PASSAGE GIVEN:

• • • • • • •

Trimble Will Wait for IRA Guns




BELFAST, Northern Ireland -- Negotiators launched a last-ditch effort Friday to bridge the gulf of mistrust blocking a new Protestant-Catholic government for Northern Ireland, which forms the heart of last year's troubled peace accord.


David Trimble, leader of the Ulster Unionists, said his party was prepared to postpone forming the government indefinitely until the Irish Republican Army promised to commit itself to a timetable for "decommissioning," or surrendering, its arms.


"If they're going to force society to wait, well, we will wait,'' Trimble said, adding that the alternative to securing IRA decommissioning was "to decommission democracy.''


Spokesmen for British and Irish Prime Ministers Tony Blair and Bertie Ahern said they planned a formal statement later outlining the week's progress and the potentially dangerous path ahead after a weeklong negotiating marathon that Blair had expected to produce a breakthrough by midnight Wednesday.


The Ulster Unionists, Northern Ireland's major British Protestant party, demand a start to IRA disarmament as the price for sharing power with the IRA-allied Sinn Fein party. But Sinn Fein insists the government's unconditional, immediate formation is the only way to encourage an IRA move.

• • • • • • •

RECORD EXCERPTS:

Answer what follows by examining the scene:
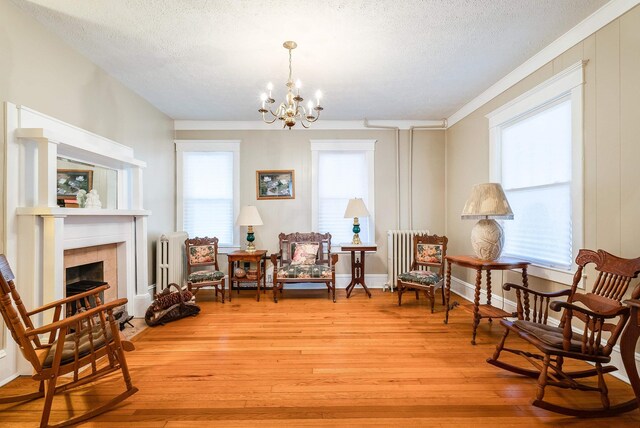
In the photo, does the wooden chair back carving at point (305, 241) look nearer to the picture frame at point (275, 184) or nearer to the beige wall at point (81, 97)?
the picture frame at point (275, 184)

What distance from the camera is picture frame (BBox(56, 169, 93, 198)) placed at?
2748 mm

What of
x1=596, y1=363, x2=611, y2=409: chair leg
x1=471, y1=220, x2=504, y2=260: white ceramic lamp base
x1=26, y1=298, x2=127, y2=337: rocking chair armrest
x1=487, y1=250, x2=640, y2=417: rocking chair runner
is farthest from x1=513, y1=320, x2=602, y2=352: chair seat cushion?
x1=26, y1=298, x2=127, y2=337: rocking chair armrest

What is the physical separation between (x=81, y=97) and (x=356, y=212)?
3503mm

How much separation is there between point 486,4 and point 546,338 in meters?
2.43

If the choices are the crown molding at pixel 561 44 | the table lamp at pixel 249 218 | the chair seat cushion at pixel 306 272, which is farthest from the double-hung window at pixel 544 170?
the table lamp at pixel 249 218

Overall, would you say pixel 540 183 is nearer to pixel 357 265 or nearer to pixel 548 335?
pixel 548 335

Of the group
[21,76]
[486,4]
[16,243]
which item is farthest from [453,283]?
[21,76]

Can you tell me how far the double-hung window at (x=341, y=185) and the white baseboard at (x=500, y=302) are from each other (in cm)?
151

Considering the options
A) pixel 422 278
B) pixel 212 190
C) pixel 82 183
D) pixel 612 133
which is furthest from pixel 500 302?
pixel 82 183

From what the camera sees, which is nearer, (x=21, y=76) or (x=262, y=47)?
(x=21, y=76)

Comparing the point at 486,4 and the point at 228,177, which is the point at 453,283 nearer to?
the point at 486,4

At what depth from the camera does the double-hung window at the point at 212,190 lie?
4969 millimetres

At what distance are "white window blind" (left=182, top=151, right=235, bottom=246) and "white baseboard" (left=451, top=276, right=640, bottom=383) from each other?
12.1 feet

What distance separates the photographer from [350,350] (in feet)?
8.77
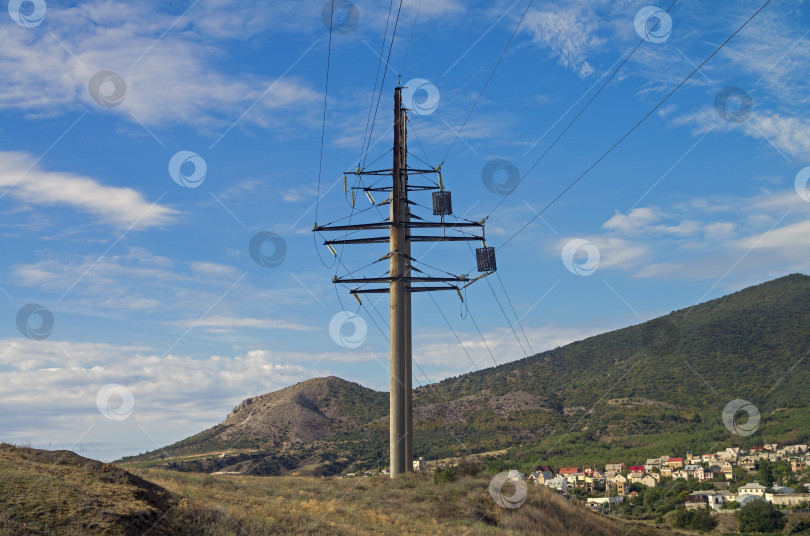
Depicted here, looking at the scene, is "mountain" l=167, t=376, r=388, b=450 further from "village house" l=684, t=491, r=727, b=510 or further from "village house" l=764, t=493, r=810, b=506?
"village house" l=764, t=493, r=810, b=506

• • • • • • •

WORK TO COMPLETE:
1. Transcribe the news report from "Spokesmen for British" up to and including "by midnight Wednesday.".
2. In the news report, by when had Blair expected the negotiations to produce a breakthrough?
3. Do these statements agree with the news report? Answer yes or no for each and quote the words that decide it.
(a) Sinn Fein wants the government formed right away and without conditions.
(b) The negotiations lasted about a month.
(c) The Ulster Unionists are Northern Ireland's major Catholic party.

PER-TASK ANSWERS:
1.
Spokesmen for British and Irish Prime Ministers Tony Blair and Bertie Ahern said they planned a formal statement later outlining the week's progress and the potentially dangerous path ahead after a weeklong negotiating marathon that Blair had expected to produce a breakthrough by midnight Wednesday.

2. By midnight Wednesday.

3.
(a) Yes: "Sinn Fein insists the government's unconditional, immediate formation is the only way to encourage an IRA move."
(b) No: "after a weeklong negotiating marathon"
(c) No: "The Ulster Unionists, Northern Ireland's major British Protestant party"